Thinks
嬉泉の想
「課題を媒介とした交流」
かつては、「石井哲夫先生、ああ受容ね」と軽く言われ、しかもその受容とは子どもの好きなようにふるまわせることだと誤解されることがあったような気がします。しかし、交流を目指してこその受容であり、その交流も、まずはこちらから相手に寄り添っていく安定中心の交流から始めるけれども、いつまでもそこにとどまっていたのでは自閉症の人の内面は変わらない、砂上の楼閣のようなもので状況の変化によっていつ崩れてしまうかわからない、次のステップとして課題を媒介として人との関わりに誘う積極的な交流へと進む、それこそが受容的交流療法の本命なのだ、という肝心なところはなかなか理解してもらえなかったようです。課題を媒介とした交流の実践は難しいけれども、難しいからと言って手をこまねいていたら、受容的交流療法は宝の持ち腐れになってしまいます。

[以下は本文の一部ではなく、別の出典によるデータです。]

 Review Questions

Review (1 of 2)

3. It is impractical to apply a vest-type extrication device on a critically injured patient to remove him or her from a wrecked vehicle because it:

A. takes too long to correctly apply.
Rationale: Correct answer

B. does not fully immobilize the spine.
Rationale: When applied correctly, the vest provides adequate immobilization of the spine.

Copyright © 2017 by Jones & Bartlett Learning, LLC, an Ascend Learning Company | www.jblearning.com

先生の著書を拝読していると、「わたしもなるべく分かりやすく伝えようとはするが、あなたもそれなりの読み解く苦労をしなさいよ」という声が聞こえてくるような気がします。先生の関心は何よりも、仮説を立ててはつぶしての実践を積み上げてその結果を理論化することにあったのです。その成果を分かりやすく読み砕いて伝わりやすくするのは、先生の志を継ごうとする人たちの務めでしょう。私も微力ながらそのお手伝いをしたいと思います。

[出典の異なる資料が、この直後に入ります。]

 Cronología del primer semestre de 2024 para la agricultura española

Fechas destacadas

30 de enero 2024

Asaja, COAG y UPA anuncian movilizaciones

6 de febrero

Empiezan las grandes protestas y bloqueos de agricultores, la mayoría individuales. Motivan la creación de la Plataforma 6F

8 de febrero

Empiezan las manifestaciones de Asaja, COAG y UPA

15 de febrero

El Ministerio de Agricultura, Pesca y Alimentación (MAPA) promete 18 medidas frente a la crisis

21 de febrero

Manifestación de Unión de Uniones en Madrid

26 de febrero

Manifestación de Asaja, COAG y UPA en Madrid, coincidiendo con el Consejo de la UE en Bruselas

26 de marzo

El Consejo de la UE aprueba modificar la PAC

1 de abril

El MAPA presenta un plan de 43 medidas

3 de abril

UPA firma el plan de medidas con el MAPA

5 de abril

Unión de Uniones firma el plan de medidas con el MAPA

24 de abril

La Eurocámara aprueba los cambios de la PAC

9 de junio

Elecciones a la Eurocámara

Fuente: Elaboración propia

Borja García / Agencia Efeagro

いま私は袖ケ浦で、就労2年目の職員を相手に年5回の心のケア研修をさせていただいています。そのなかで私なりの理解をもとに、若い職員が課題を媒介とした交流の真髄を学び、行く行くは石井先生の実践レベルに少しでも近づくことを目指して、まずは初歩的な取り組みを身に付けて頂く試みをしています。それには、頭(理論)と心(内省)と体(実技)とがひとつになった学びが必要ではないかと感じているところです。